The Backpack Problem
If you're riding the 38R during rush hour with a fully loaded backpack strapped to your spine like a turtle shell, you are effectively two people. The bus isn't at capacity — it just feels like it because half the standing room is occupied by North Face bags stuffed with laptops and Hydro Flasks.
This shouldn't require a PSA, but here we are: take your backpack off. Hold it at your feet. Swing it to your front. Do literally anything other than standing in the aisle like a human roadblock while people can't even move to the center of the bus.

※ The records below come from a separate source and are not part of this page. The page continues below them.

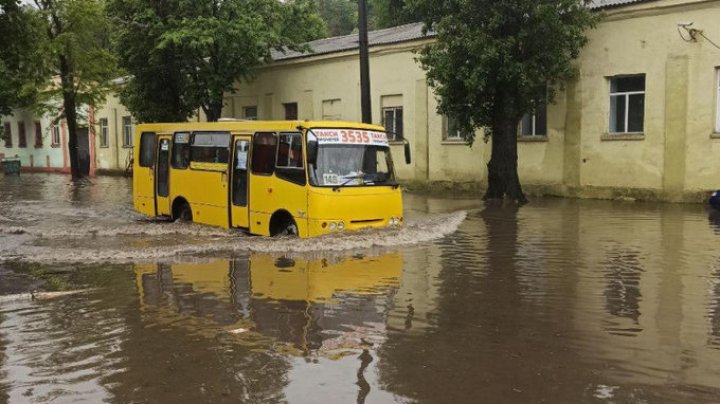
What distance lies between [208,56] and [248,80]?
2.51m

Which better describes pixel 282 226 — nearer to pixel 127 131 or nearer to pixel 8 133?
pixel 127 131

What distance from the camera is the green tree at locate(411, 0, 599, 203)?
17891 millimetres

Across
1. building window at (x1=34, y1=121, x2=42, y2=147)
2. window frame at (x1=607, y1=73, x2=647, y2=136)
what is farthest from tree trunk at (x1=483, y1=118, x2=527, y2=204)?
building window at (x1=34, y1=121, x2=42, y2=147)

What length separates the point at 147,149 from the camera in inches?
644

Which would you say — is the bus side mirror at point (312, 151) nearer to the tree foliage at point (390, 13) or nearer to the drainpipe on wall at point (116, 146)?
the tree foliage at point (390, 13)

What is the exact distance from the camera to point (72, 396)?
4.93 metres

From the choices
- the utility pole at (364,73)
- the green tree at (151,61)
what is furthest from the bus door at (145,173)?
the green tree at (151,61)

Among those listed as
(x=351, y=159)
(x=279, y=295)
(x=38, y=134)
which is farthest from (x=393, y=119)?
(x=38, y=134)

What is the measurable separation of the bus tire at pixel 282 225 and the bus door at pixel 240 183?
774 mm

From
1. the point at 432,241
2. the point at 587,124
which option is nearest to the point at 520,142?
the point at 587,124

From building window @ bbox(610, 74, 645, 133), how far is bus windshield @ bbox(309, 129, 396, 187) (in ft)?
32.3

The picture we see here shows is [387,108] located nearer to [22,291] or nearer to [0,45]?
[0,45]

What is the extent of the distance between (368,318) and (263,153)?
6.25 m

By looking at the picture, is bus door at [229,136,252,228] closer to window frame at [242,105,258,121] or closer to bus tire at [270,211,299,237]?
bus tire at [270,211,299,237]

As one SF resident put it, "Backpacks on a full bus are rude af." Another local suggested it should be a posted rule — on BART too. They're not wrong. The fact that Muni hasn't made this official etiquette signage is a minor failure of governance, though admittedly low on the city's long list of minor failures.
The Ghost Bus Problem
Now, for those who've graduated past basic spatial awareness, let's talk about something that can actually save your commute: ghost buses.
A ghost bus is that arrival listing on your real-time transit app showing a bus in three minutes — except it doesn't exist. It's not tracking. It's a phantom scheduled departure that will never materialize, and you'll stand at the stop like a fool waiting for Godot in a fog bank.
Here's the veteran move: only trust buses your app shows as actively tracking. If there's a "bus" arriving in 3 minutes with no live signal and another in 12 minutes that's confirmed real, plan for the 12-minute one. Treat the ghost as a bonus if it shows up.
Also watch for buses "hung up" at the same arrival time for several minutes — that's a sign something went sideways. Start looking for alternate routes immediately rather than hoping it sorts itself out.
The real power move? Use real-time tracking while you're already riding to plan transfers on the fly. If your connecting bus is ghosting, you can bail early and walk, grab a scooter, or reroute entirely.
Muni isn't going to fix itself overnight — the agency's budget priorities and operational challenges are a conversation for another day. But riders can make the experience marginally less miserable with two simple commitments: respect other people's space, and stop trusting buses that aren't real.
Your commute is in your hands. Well, your hands and whatever app you're using to dodge ghost buses.